▸ Instructions to follow: Copy exactly the lines of the data below, beginning with the line with "Puterea Crucii. Povestiri creştine" and ending with the line with "Evangelio según san". Pictures are to be omitted.

━━ Records supplied

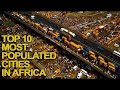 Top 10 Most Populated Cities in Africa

━━━━
━━ Records supplied

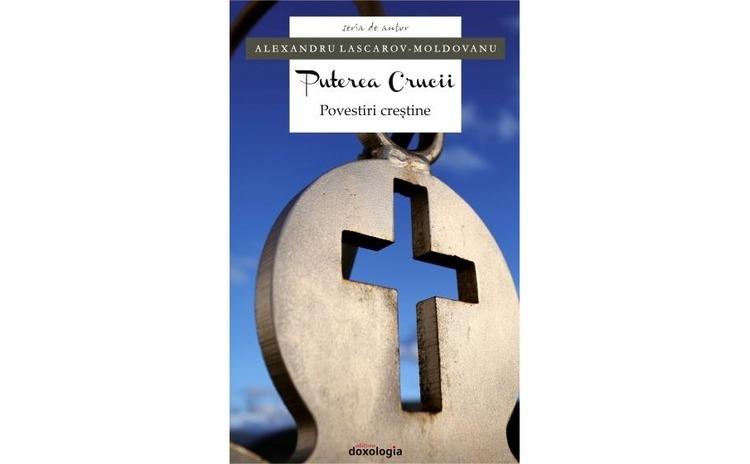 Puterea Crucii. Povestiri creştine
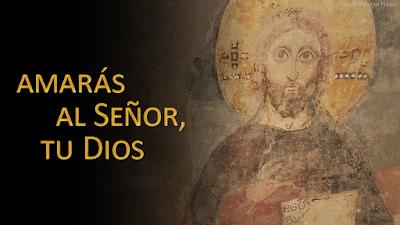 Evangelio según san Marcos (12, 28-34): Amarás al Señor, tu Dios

━━━━
━━ Records supplied

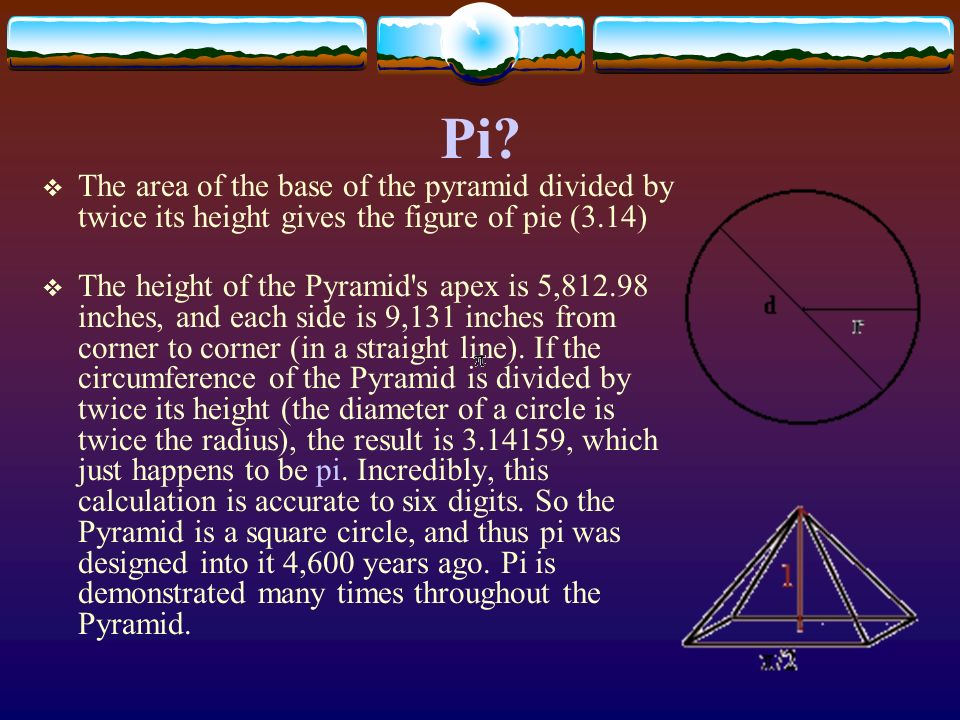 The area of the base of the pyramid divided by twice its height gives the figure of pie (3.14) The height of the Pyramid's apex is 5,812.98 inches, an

━━━━

▸ Result of this task:
 Puterea Crucii. Povestiri creştine
 Evangelio según san Marcos (12, 28-34): Amarás al Señor, tu Dios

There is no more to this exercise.